Clearly they didn't. They "canceled" actions of people for (to them) socially relevant reasons.

This kind of "they canceled math" reminds me when pirates said that "a number was banned", meaning that the sharing of an encryption key was banned (my point is independent of agreeing with that ban), or "I just used words" or "I just moved a mouse and clicked on things". Or saying "it's just pixels" if you were caught with CP.

(Another somewhat similar trick is "no person is illegal", making it seem as if someone who uses the phrase "illegal immigrant" meant that the person themselves is illegal besides being an immigrant, when clearly it means a person who immigrates illegally. The person isn't illegal, but their actions are. Similarly here, it's not the math that is canceled but an action performed through math.)

It's an annoying rhetorical tool. It's not "just" that, and the fuss isn't about that "just" part but the consequences, the context, the intent, the usage, etc. Everything is, at the end of the day, "just" something. A bomb is just some chemicals, just some molecules. Everything is just a bunch of quarks and electrons and so you can make any action sound absurd.

You are annoyed at the rhetoric of my attempt of being succinct. So let me expand on that. Yes they "cancelled" actions of a group of people that own and operate a language model that was trained on existing rap lyrics. My statement was reduction on that. The thing that I'm trying to convey here is that the discussion with the ethics around input and output AI models in general is very shallow. The discussions revolve around harm caused by unpredictable output which have no actual consequence other than making someone feel bad over a generated content. Image or lyric...
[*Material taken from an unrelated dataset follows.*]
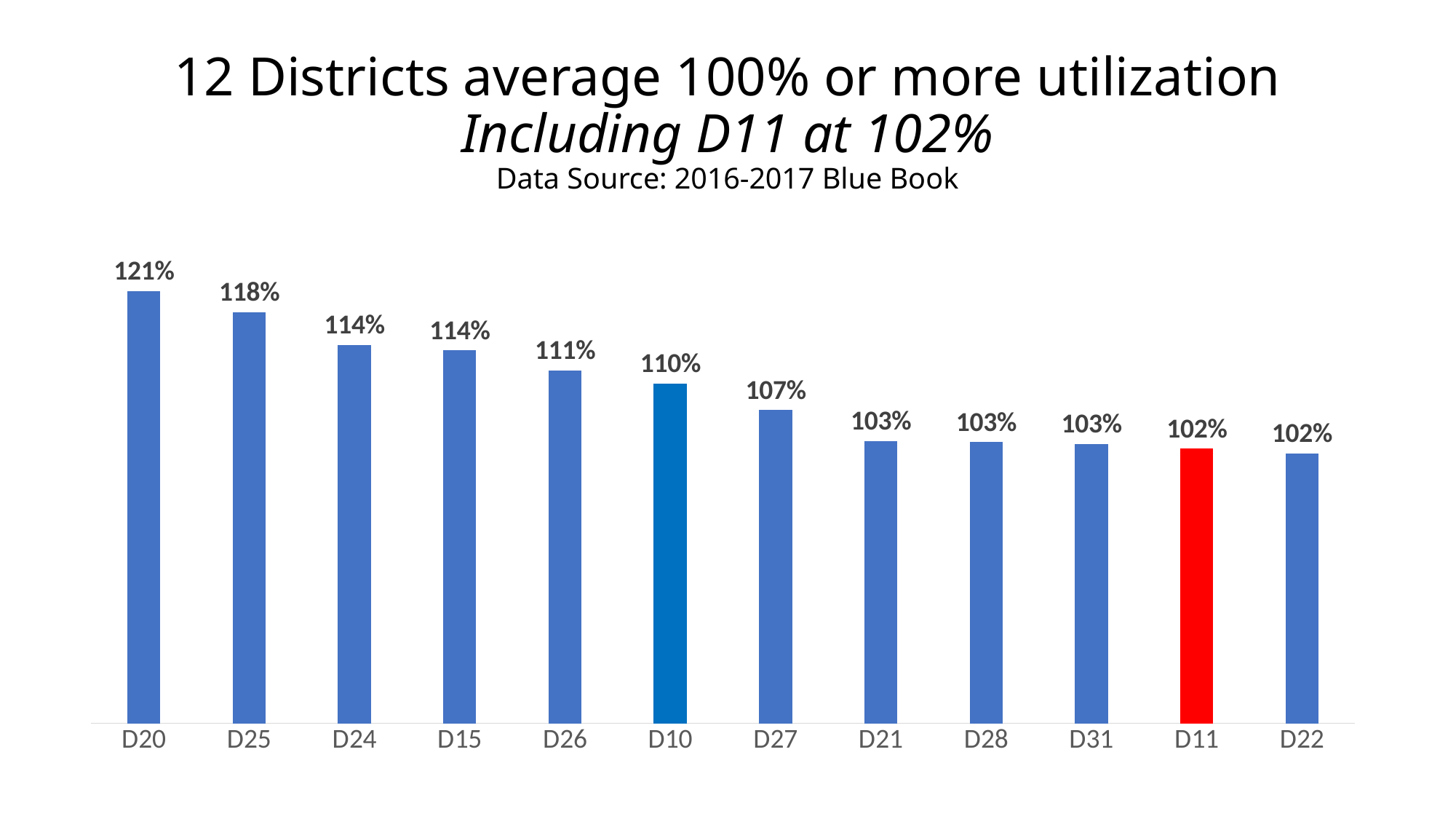
How many districts are shown in the chart? 12 What is the difference between the utilization of D26 and D11? 9% Which district's bar is coloured red? D11 What kind of chart is shown on the slide? Bar chart What is the utilization value for D20? 121% Which has a higher utilization, D25 or D15? D25 Which district has the highest utilization? D20 What is the utilization value for D10? 110% Which has a higher utilization, D27 or D21? D27 What is the utilization value for D11? 102% What is the utilization value for D27? 107% What is the difference between the utilization of D20 and D25? 3%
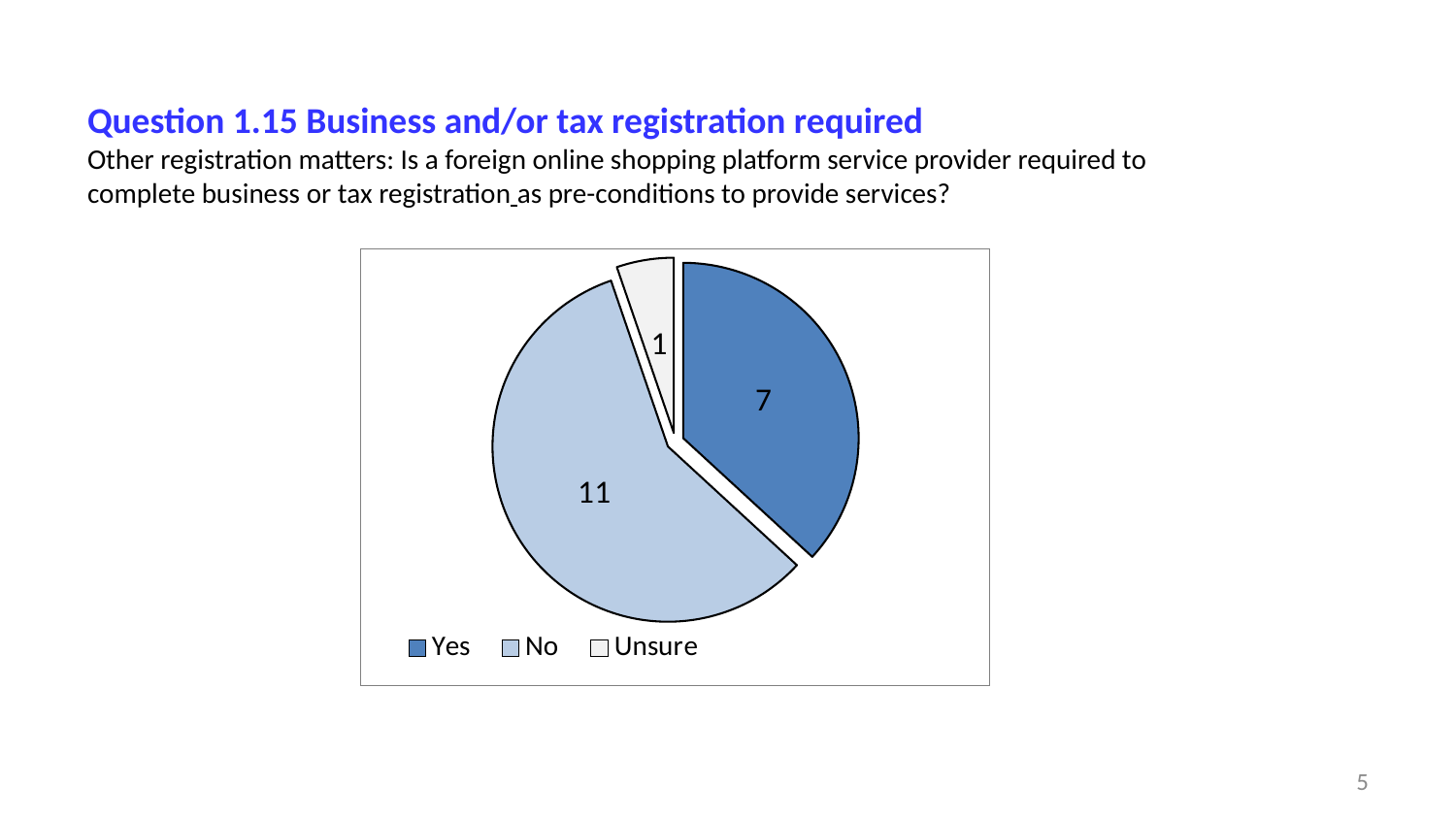
How many entries does the legend list? 3 Which category has the smallest slice? Unsure What is the difference between the values for No and Yes? 4 What is the value for Yes? 7 What is the value for No? 11 What is the total of all slices in the pie chart? 19 Which category has the largest slice? No How many categories does the pie chart have? 3 What is the value for Unsure? 1 What kind of chart is shown on the slide? pie chart Which legend entry is shown in the darkest blue? Yes Which is larger, the value for Yes or the value for Unsure? Yes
The ethics discussion should be deeper than social panics du jour. It shouldn't be ethical for example to use machine learning algorithms to nudge behavior of people. e.g. presenting alcohol ads to people that has a signal in their online behavior that they are prone to become alcoholics. The other example which I saw recently on a friends youtube, ads for investment scams when he searches for how to invest in stocks(since he most likely don't have requisite knowledge to sniff out scams). Those AI applications have the potential to ruin someones life as opposed to n-word by algorithm or violent nightmare fuel from an AI painter.

Sure, this is a much better argument because now you have to address the substance of who (or what, if an AI isn't a who) is allowed to utter the n-word and whether non-blacks can utter it indirectly through the operation of AI systems or whether it causes "harm" or not.

Yes and what is the difference between an AI and CD recording? Predictability? Determinism? Am I allowed as a non-black operate a CD-player with rap album in it? To sample it and create a new piece of art?

All these questions because some people decided to equate the copy with the original. AI just mimics reality but it isn’t reality.

Try blasting the song "Nigga Nigga Nigga" as a white guy next to some wokes. I guess they'd disapprove.

(also CDs are grandfathered in, their analog predecessors were made much earlier than the current progressive morals around race).

What happens if the Spotify algorithm recommends and blasts a song with "Nigga Nigga Nigga" next to some wokes? Is that racist? Do I have an argument that "the algorithm" did it?

I could guess that if a spotify recommendation played "Gary Barts Ntu Troop - Uhuru Sasa" and "Gil Scott Heron - The revolution will not be televised" it would be deemed as appropriation.